By Scott Valentine Wed Mar 7, 11:29 AM ET
TORONTO (Reuters) - Canadian Muslims may launch a human rights complaint against soccer's governing body after a Quebec referee ordered an 11-year-old girl to quit a tournament for refusing to remove her hijab.
The Canadian Council on American-Islam Relations said the Federation Internationale de Football Association (FIFA) was sending a mixed message on its rules, given that its own Web site includes pictures of women wearing the hijab, a scarf that covers the head and neck.
"If FIFA does not provide a clear position on the right of women to wear the hijab in competition we will look at the possibility of filing a human rights complaint on behalf of Muslim women who want to play soccer, and not be persecuted for practicing their beliefs," said executive director Karl Nickner.

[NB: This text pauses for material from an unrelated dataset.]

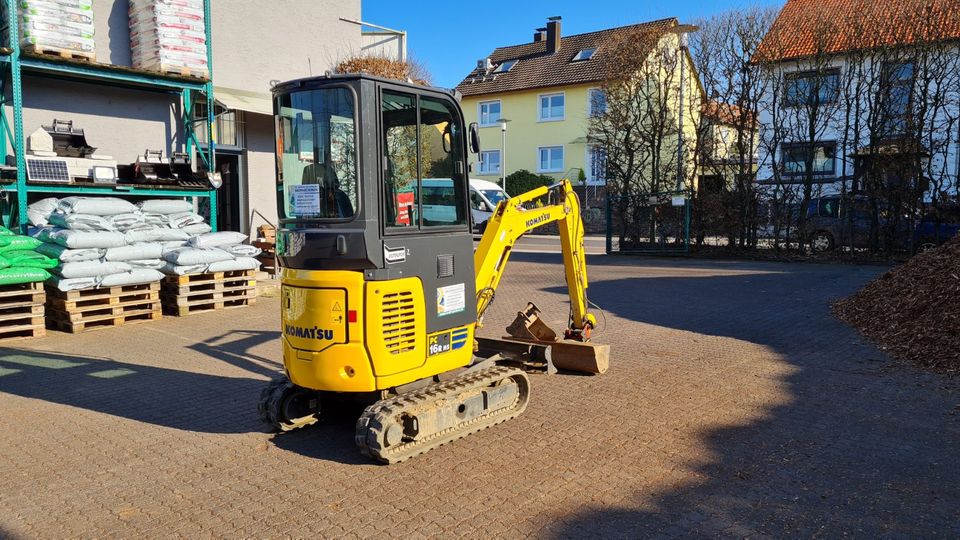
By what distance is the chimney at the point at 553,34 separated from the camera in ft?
142

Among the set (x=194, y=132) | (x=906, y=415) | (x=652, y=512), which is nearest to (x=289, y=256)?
(x=652, y=512)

The 11-year-old girl, Asmahan Mansour, was ordered off the field by a Muslim referee during an indoor soccer tournament in the Montreal suburb of Laval, Quebec, on February 25 after refusing to remove her hijab.
FIFA spokesman Pekka Odriozola said it was up to regional and national associations to decide how to interpret soccer's Law 4, which says a player must not "use equipment or wear anything that is dangerous to himself/herself or another player."
"But each match official must decide how to apply the rules," he added.
The law, as displayed on FIFA's Web site, also says "modern protective equipment such as headgear, facemasks, knee and arm protectors made of soft, lightweight, padded material are not considered to be dangerous and are therefore permitted,"
Odriozola could not explain why the Web site included photos of players wearing the hijab.
"(The International Football Association Board) determined last weekend that anything related to players equipment is covered under Law 4 of the rules of the game," he said. "In official matches the laws of the game have to be applied."
That seems like foul play to Nickner of the Canadian Muslim group.
"FIFA backed the decision to support the Quebec referee in prohibiting a player from wearing the hijab," he said. "Yet the FIFA Web site shows pictures of women players wearing a hijab."
This is not the first incident involving soccer players ejected from a game for wearing religious headgear in Canada.
In 2005 a Sikh player was told to remove his patka head covering at a soccer tournament in Langley, British Columbia, prompting the cancellation of several games.
After that incident, the president of the B.C. Soccer Association said that there were no rules banning religious headgear from the sport.
Other Canadian provinces, including Ontario, also allow women players to wear the hijab.